** Problem statement **
Using the Night Dreamer article, answer these:
(a) On what date was the album recorded?
(b) Who wrote the liner notes for the 2005 RVG Edition reissue?
(c) Which musician plays piano in the quintet?

** start of Text **

Studio album by Wayne Shorter
- Released: November 1964; 1987
- Recorded: April 29, 1964
- Studio: Van Gelder, Englewood Cliffs, NJ
- Genre: Modal jazz, post-bop
- Length: 40:58 original LP
- Label: Blue Note BLP 4173 CDP 7 84173 2
- Producer: Alfred Lion

Wayne Shorter chronology
| Wayning Moments (1962) | Night Dreamer (1964) | JuJu (1965) |

= Night Dreamer =

Night Dreamer is the fourth album by American jazz saxophonist Wayne Shorter. It was released in November 1964 by Blue Note Records. With a quintet of trumpeter Lee Morgan, pianist McCoy Tyner, bassist Reggie Workman and drummer Elvin Jones performing six Shorter originals.

In 2005, it was reissued as part of the RVG Edition series with liner notes by Nat Hentoff.

Professional ratings
Review scores
| Source | Rating |
| All About Jazz | Star Half star |
| AllMusic | Star Half star |
| The Penguin Guide to Jazz Recordings | Star Half star |
| The Rolling Stone Jazz Record Guide | Star |

==Concept and compositions==
At this point of his career, Shorter felt his writing was changing. While the previous compositions had a "lot of detail", this new approach had a simplistic quality to it. "I used to use a lot of chord changes, for instance, but now I can separate the wheat from the chaff."

In an interview with Nat Hentoff, Shorter focused on the album's meaning: "What I'm trying to express here is a sense of judgment approaching - judgment for everything alive from the smallest ant to man. I know that the accepted meaning of "Armageddon" is the last battle between good and evil - whatever it is. But my definition of the judgment to come is a period of total enlightenment in which we will discover what we are and why we're here."

** end of Text **
** start of Provided data **

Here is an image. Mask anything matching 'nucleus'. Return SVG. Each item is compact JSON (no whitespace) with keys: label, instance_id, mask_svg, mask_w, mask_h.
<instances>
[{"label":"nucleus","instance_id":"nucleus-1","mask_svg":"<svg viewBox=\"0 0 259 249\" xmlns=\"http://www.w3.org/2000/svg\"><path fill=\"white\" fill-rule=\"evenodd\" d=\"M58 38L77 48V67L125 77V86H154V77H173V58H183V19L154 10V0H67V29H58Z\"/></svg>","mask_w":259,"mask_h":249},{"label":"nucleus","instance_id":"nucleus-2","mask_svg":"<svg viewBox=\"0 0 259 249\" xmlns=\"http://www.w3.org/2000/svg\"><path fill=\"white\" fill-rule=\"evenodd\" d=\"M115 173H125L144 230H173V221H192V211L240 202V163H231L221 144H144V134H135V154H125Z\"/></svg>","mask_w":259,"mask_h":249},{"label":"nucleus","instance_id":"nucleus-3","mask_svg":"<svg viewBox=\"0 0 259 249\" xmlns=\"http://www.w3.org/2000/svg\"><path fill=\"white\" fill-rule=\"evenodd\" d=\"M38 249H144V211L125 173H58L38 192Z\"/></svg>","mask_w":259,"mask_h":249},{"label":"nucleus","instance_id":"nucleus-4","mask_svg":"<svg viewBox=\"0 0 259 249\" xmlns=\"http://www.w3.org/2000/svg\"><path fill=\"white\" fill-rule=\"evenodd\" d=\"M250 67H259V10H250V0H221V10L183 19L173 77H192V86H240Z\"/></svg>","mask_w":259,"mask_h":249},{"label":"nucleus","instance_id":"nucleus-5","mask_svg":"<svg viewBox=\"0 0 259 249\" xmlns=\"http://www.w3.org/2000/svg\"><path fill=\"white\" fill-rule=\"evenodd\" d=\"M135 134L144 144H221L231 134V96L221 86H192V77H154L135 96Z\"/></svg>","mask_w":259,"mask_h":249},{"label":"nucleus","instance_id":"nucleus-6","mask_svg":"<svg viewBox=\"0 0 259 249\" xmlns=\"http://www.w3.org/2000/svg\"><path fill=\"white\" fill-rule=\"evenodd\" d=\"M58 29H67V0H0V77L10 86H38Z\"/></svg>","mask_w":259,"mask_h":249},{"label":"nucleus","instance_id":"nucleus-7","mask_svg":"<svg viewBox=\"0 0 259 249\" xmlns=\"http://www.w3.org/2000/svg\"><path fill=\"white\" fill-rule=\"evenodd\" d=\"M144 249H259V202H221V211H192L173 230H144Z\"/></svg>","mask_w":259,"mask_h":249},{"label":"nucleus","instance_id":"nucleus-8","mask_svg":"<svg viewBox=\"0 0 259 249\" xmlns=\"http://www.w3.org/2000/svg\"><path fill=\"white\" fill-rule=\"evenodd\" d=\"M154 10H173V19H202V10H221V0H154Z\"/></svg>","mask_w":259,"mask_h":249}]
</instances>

** end of Provided data **

** Exercise output **
(a) April 29, 1964
(b) Nat Hentoff
(c) McCoy Tyner